**Problem to work on**
What's needed is an exact copy of all the data below, without pictures.
**********
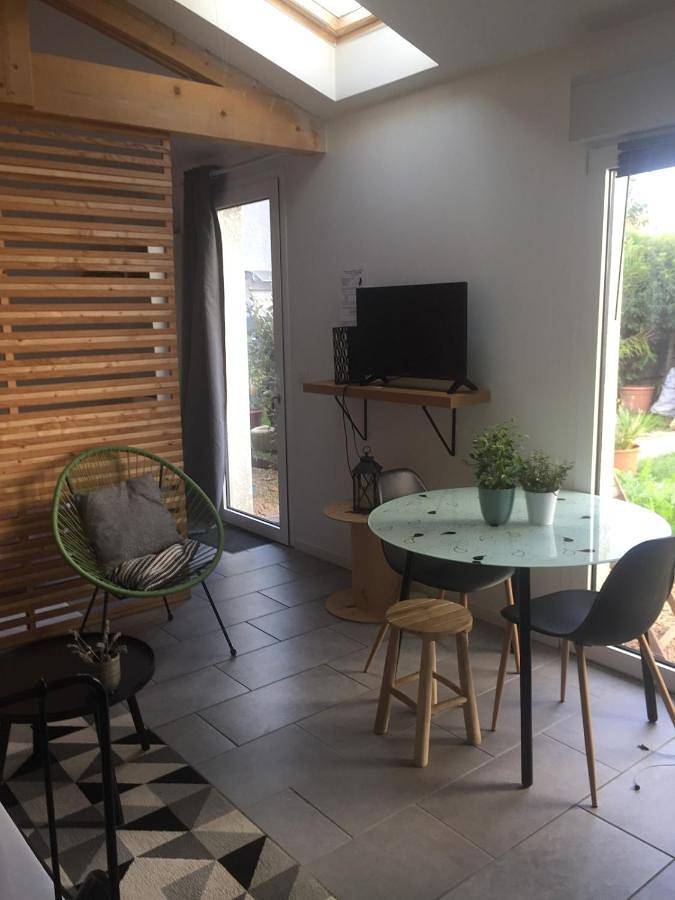 Gîte pour 3 personnes, avec jardin et terrasse dans Les Chères - 3
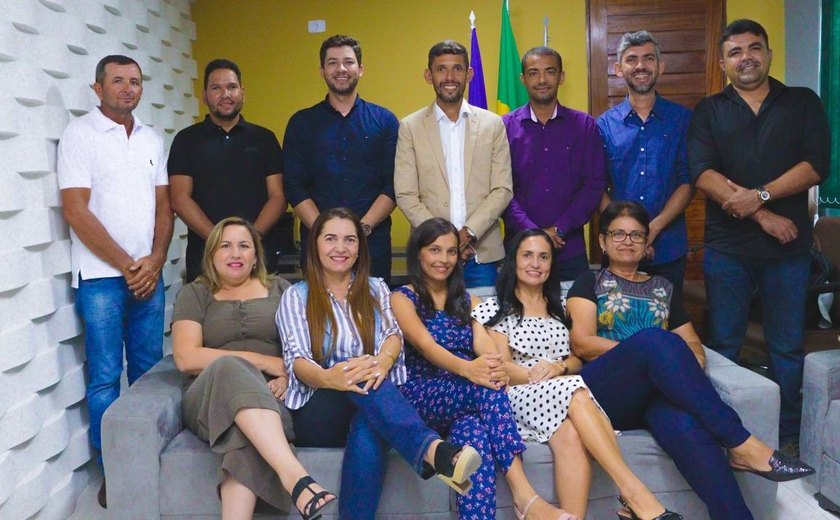 Prefeito de Olivença empossa os novos secretários em seu primeiro dia de gestão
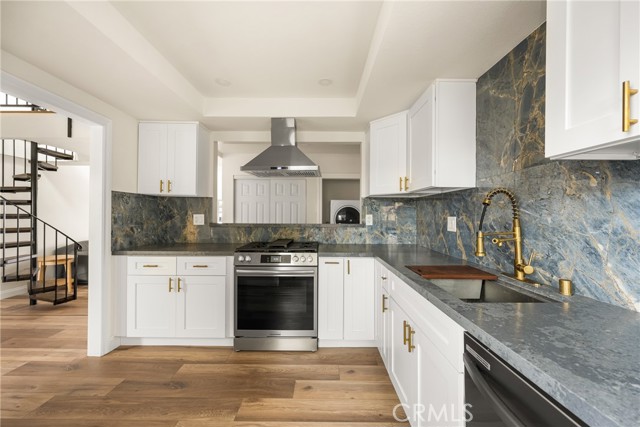 17110 Bluewater Lane, Huntington Beach CA: https://media.crmls.org/medias/f2a7419b-a701-4c06-a841-35528a2c8cd2.jpg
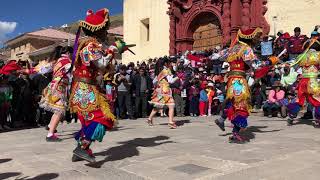 Danzantes de tijera en la Plaza de Armas de Huancavelica [upl. by Hagi85]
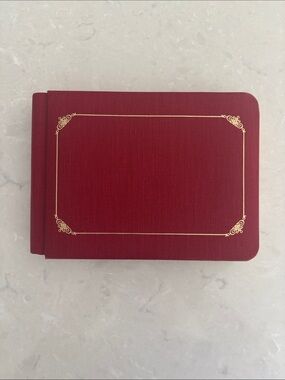 Creative Memories 5X7 Cranberry Album with Gold Accents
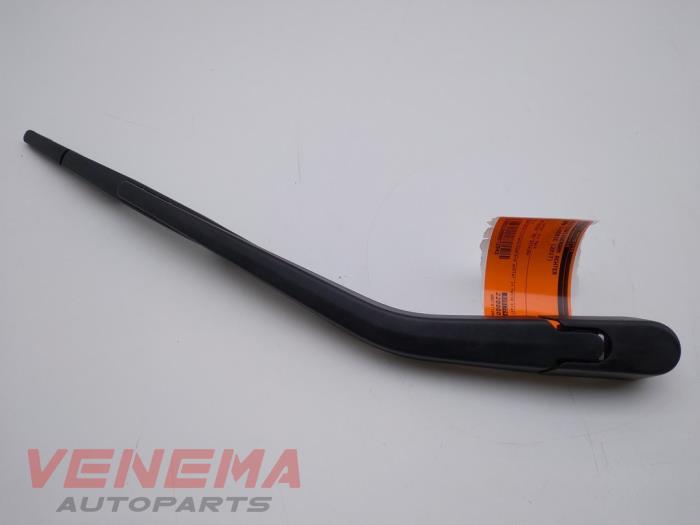 Rear wiper arm from a BMW 1 serie (F20) 120d TwinPower Turbo 2.0 16V 2017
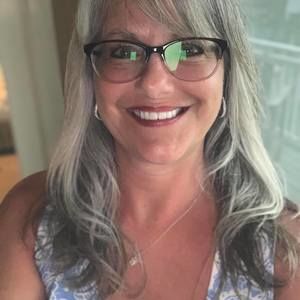 Meet your Posher, Tina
**********
**Response to this exercise**
 Gîte pour 3 personnes, avec jardin et terrasse dans Les Chères - 3
 Prefeito de Olivença empossa os novos secretários em seu primeiro dia de gestão
 17110 Bluewater Lane, Huntington Beach CA: https://media.crmls.org/medias/f2a7419b-a701-4c06-a841-35528a2c8cd2.jpg
 Danzantes de tijera en la Plaza de Armas de Huancavelica [upl. by Hagi85]
 Creative Memories 5X7 Cranberry Album with Gold Accents
 Rear wiper arm from a BMW 1 serie (F20) 120d TwinPower Turbo 2.0 16V 2017
 Meet your Posher, Tina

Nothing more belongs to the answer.